Central Control Plane fails |
---|
Impacts
Operations | Impact | |
---|---|---|
Running Workloads | Running Workloads in local or remote clusters are not affected. | ✅ |
Local Cluster Ops | Local cluster changes (kubectl) are unaffected. New workloads may run partially configured until the central control plane is restored. They may acquire global cluster policies that are already in the cluster but will lack namespace-targeted and fine-grained policies. Local service discovery endpoints for remote services are not updated. | ⚠️ |
Metrics Collection | Metrics collection is unaffected. | ✅ |
Management Ops | Configuration reads, dashboard (metrics) unaffected. Configuration updates are queued. | ✅ |
Recovery
When Central Control Plane recovers, its local configuration cache is automatically restored, typically within 1-2 minutes. Remote cluster configuration is then updated. No configuration changes or data is lost.
Restoration
The Central Control Plane component can be re-installed if necessary with assistance from Tetrate technical support. No backups are required
Failure of Management Plane
Scenario: The Management Plane component fails.
Management Plane fails |
---|
Impacts
Operations | Impact | |
---|---|---|
Running Workloads | Running Workloads in local or remote clusters are not affected. | ✅ |
Local Cluster Ops | Local cluster changes (kubectl) are unaffected. New workloads may run partially configured until the management plane is restored. They may acquire global cluster policies that are already in the cluster but will lack namespace-targeted and fine-grained policies. Central and Local Control Planes maintain service discovery endpoints. | ✅ |
Metrics Collection | Metrics collection is affected if the ElasticSearch database is unavailable to Workload Clusters. | ⚠️ |
Management Ops | TSB configuration changes cannot be made. UI, API and GitOps actions are not available. | ❌ |
TSB configuration is stored in a customer-provisioned PostgreSQL database, and in some ancillary services - cert-manager for PKI management, the tsb namespace for other secrets.
Recovery
If the management plane recovers without data loss, operations proceed as before and no configuration loss should occur.
Restoration
The Management Control Plane component can be re-built from a backup of the PostgreSQL database and the iam-signing-key, with assistance from Tetrate technical support. There's an overview of the process in the Management Plane DR document.

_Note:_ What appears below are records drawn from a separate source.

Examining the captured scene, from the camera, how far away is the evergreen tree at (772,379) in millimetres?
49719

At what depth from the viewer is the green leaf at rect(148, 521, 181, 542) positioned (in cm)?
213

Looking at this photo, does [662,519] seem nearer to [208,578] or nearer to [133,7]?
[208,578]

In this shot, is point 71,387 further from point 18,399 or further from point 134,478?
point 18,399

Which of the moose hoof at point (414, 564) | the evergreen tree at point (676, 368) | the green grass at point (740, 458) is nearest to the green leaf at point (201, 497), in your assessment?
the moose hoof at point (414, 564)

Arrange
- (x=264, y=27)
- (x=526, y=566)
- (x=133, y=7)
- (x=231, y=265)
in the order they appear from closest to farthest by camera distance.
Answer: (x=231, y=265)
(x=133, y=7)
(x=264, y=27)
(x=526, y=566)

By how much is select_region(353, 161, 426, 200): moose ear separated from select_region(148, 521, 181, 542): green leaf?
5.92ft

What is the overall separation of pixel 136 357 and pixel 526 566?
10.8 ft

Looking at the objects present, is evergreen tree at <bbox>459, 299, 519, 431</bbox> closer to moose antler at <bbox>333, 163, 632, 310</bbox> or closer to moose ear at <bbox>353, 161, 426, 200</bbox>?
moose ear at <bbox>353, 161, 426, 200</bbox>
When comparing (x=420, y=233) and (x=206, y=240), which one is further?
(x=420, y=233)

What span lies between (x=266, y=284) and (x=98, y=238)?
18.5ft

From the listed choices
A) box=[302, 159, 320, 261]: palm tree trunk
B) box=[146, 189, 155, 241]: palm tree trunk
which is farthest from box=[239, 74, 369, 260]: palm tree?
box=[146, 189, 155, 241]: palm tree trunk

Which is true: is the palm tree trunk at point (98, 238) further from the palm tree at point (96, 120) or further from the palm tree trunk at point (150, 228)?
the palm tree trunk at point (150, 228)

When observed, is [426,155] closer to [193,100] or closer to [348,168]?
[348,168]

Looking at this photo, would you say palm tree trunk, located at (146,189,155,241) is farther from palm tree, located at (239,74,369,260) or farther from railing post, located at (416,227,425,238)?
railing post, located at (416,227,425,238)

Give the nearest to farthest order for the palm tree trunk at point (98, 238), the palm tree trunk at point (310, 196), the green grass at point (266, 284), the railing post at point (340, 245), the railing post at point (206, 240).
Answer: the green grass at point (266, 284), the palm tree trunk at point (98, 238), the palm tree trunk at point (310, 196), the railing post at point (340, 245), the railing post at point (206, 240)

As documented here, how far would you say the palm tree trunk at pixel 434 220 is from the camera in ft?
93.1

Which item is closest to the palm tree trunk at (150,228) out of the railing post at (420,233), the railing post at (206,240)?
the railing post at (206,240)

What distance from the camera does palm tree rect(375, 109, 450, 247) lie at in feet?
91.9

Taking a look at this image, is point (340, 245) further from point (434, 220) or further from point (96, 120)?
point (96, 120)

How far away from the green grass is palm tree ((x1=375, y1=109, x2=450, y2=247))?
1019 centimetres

Failure of Management Cluster
Scenario: The Kubernetes Management Cluster fails.
Management Cluster fails |
---|
Impacts
Operations | Impact | |
---|---|---|
Running Workloads | Running Workloads in local or remote clusters are not affected. | ✅ |
Local Cluster Ops | Local cluster changes (kubectl) are unaffected. Central TSB policies (e.g. default settings for new namespaces) are applied to new configurations. Local service discovery endpoints for remote services are not updated. | ⚠️ |
Metrics Collection | Metrics cannot be collected from any Workload Clusters. | ❌ |
Management Ops | TSB configuration changes cannot be made. UI, API and GitOps actions are not available. | ❌ |
Recovery
If the management plane recovers without data loss, operations proceed as before and no configuration loss should occur.
Restoration
The Management Control Plane component can be re-built from a backup of the PostgreSQL database and the iam-signing-key, with assistance from Tetrate technical support. There's an overview of the process in the Management Plane DR document.
Recommendations
To prepare for unexpected failure of the Management components, we recommend that you consider the following recommendations:
- Either maintain the Postgres database in a reliable, redundant cluster, or (in the case of TSE), make use of the regular Postgres backups.
- Maintain a backup of the iam-signing-key
- If preserving metrics is important, maintain the ElasticSearch database in a reliable, redundant cluster, or make regular backups so that it can be restored if necessary.
There's an overview of the process to restore a failed Management Plane component in the Management Plane DR document.